Una lettera piena di incoraggiamento, arrivata direttamente dalla principessa Kate Middleton, ha commosso una giovane mamma veneta che sta combattendo contro un tumore. Protagonista della storia è Claudia Zanir, 33 anni, residente a Zimella, nel Veronese, che da tempo scrive alla principessa del Galles e che, dopo la scoperta della malattia, ha deciso di raccontarle il proprio dolore e le proprie paure. La risposta di Kate Middleton non si è fatta attendere e oggi la vicenda sta facendo il giro del web dopo essere stata raccontata dal quotidiano “L’Arena”.
La lettera di Kate Middleton a Claudia Zanir
“Ti auguro il meglio rispetto alle cure che hai intrapreso: la tua positività e resilienza, nonostante le circostanze così difficili, sono davvero fonte di ispirazione”. Sono queste le parole che la principessa del Galles ha scritto a Claudia Zanir in una delle lettere ricevute dalla giovane mamma veneta. La 33enne aveva deciso di contattare Kate Middleton lo scorso agosto, poco dopo aver scoperto di avere un tumore. In realtà Claudia scrive alla principessa da anni e, come ha raccontato lei stessa, ma aveva sempre ricevuto le tradizionali cartoline istituzionali di ringraziamento da parte della Casa reale britannica. Questa volta, però, la situazione era diversa. La donna aveva bisogno di condividere la propria angoscia con qualcuno che stava vivendo una battaglia simile.

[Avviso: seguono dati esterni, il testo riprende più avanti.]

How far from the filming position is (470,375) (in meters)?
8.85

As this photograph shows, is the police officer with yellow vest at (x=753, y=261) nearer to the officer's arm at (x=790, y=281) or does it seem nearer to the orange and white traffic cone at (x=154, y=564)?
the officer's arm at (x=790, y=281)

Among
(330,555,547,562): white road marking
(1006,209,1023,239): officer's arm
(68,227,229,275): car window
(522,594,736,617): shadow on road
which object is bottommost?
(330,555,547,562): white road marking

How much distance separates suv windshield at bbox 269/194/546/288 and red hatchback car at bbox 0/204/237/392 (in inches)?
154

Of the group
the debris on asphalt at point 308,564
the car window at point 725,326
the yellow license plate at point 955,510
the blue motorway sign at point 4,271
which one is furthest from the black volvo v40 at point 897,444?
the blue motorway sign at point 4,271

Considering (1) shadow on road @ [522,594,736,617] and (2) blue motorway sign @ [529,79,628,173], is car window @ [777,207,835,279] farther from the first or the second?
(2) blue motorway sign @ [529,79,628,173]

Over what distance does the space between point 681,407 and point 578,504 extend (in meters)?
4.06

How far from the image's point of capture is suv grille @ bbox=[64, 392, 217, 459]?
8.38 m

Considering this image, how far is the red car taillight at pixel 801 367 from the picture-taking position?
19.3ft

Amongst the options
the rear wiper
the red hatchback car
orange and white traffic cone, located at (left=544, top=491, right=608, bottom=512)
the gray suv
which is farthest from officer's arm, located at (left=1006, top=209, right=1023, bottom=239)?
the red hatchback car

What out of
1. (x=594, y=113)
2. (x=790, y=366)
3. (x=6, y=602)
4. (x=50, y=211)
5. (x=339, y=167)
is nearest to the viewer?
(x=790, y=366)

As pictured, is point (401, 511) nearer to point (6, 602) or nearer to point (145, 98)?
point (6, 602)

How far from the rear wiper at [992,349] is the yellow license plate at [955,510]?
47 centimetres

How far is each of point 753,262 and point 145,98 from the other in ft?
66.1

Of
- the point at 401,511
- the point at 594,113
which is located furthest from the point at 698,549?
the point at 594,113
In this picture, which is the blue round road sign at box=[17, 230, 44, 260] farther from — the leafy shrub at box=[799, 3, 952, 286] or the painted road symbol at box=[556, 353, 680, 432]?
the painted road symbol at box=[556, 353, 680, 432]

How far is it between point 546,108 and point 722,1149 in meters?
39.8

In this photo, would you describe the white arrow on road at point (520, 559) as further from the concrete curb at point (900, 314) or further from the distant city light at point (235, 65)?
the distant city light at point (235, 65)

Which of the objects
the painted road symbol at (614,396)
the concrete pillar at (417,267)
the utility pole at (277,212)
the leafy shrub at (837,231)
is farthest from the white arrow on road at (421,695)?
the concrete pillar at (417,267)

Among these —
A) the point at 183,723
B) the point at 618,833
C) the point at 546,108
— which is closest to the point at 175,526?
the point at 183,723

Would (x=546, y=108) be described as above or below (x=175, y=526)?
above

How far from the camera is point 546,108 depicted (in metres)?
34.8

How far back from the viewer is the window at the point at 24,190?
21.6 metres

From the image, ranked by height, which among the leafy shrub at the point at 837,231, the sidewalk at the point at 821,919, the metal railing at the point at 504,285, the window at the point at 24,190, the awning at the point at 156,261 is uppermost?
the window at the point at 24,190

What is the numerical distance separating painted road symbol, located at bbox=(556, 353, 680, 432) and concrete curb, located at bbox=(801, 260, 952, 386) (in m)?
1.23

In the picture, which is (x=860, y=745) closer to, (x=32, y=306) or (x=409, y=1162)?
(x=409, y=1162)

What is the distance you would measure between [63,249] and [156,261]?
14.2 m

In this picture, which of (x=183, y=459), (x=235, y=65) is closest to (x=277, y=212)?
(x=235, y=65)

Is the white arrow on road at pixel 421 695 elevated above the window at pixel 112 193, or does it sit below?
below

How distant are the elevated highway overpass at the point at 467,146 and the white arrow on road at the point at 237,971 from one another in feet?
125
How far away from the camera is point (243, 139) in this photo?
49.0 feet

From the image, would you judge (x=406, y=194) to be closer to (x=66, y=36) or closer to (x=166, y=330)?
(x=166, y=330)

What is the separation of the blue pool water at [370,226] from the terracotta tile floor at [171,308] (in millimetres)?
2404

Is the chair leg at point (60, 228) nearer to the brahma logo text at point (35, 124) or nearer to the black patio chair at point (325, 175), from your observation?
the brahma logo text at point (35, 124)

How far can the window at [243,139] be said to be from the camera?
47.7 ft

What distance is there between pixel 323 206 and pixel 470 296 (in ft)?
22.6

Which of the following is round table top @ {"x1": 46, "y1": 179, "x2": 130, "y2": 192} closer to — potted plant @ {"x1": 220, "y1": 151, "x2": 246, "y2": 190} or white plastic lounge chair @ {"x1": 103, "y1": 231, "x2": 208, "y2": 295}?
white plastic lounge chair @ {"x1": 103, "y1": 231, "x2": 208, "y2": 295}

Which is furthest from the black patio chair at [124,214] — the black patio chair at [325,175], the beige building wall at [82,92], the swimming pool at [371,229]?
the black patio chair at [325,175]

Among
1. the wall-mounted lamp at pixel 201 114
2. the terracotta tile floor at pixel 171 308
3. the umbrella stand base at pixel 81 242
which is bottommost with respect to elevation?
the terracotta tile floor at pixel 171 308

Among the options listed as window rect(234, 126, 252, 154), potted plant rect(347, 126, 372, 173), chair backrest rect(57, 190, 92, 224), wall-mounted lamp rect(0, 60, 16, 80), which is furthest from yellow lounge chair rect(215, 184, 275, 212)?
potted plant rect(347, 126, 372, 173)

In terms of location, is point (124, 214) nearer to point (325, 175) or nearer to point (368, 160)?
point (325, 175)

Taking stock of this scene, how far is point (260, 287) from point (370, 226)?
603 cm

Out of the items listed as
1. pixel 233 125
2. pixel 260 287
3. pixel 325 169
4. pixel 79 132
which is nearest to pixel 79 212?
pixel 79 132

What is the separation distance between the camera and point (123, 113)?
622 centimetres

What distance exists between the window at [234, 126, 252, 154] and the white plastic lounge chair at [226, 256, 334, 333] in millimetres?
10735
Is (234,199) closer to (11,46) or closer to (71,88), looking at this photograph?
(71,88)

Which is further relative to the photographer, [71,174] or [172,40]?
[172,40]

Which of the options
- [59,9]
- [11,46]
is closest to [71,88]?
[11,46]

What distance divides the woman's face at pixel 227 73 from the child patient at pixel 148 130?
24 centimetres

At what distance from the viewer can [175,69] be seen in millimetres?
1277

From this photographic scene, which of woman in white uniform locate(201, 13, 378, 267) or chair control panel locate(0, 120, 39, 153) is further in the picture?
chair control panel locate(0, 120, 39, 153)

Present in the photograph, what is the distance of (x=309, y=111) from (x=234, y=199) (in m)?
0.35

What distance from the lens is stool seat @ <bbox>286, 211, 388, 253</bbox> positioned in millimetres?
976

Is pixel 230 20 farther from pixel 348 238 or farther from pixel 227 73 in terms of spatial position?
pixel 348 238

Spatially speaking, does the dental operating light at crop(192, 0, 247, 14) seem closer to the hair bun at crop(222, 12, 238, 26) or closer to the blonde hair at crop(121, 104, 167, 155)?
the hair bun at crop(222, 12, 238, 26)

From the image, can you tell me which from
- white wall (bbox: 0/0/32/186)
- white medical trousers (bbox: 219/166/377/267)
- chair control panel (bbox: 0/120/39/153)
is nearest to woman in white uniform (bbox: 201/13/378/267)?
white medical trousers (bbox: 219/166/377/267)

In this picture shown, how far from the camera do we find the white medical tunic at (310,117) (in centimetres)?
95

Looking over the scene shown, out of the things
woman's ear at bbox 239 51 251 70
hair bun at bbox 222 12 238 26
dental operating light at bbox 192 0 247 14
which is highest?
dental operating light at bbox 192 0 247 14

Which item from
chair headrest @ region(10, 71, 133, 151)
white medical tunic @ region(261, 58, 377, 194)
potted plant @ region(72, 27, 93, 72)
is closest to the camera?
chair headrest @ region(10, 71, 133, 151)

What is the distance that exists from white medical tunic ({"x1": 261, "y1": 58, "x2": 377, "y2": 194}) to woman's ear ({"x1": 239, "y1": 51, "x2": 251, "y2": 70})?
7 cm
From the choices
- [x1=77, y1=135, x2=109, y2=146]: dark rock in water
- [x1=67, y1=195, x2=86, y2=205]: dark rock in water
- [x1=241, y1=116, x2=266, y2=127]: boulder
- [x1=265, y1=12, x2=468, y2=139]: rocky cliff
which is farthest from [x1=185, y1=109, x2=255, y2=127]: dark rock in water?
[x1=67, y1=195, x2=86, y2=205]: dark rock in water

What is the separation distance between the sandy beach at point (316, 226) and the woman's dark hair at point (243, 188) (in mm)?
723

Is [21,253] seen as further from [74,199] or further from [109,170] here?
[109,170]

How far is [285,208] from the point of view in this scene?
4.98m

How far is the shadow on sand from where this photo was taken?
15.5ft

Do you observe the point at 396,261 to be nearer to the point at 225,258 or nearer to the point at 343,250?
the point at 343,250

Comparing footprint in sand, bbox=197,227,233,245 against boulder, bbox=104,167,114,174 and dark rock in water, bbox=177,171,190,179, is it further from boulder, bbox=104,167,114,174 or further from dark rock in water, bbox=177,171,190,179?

“Ci era passata prima di me”
Intervistata dal quotidiano locale, Claudia ha spiegato il motivo che l’ha spinta a scrivere ancora una volta alla futura regina. “Venero in maniera letterale la Principessa del Galles, le scrivo da tre anni e normalmente ricevo le cartoline istituzionali di ringraziamento. Quando, ad agosto, ho scoperto di avere un tumore, ho pensato di farlo di nuovo, ci era passata prima di me, anche lei da mamma”. Nelle lettere inviate a Kate Middleton, Claudia ha raccontato tutto ciò che stava vivendo, le paure legate all’intervento chirurgico, le cure, ma soprattutto l’angoscia per la sua bambina. “Le ho raccontato quello che stavo vivendo, confidato le mie preoccupazioni per l’intervento e per Teresa, la mia bimba di un anno e mezzo”, ha spiegato la 33enne. Le parole della principessa hanno avuto per lei un valore enorme, soprattutto perché arrivate da una donna che negli ultimi anni è diventata simbolo di resilienza per moltissimi pazienti oncologici.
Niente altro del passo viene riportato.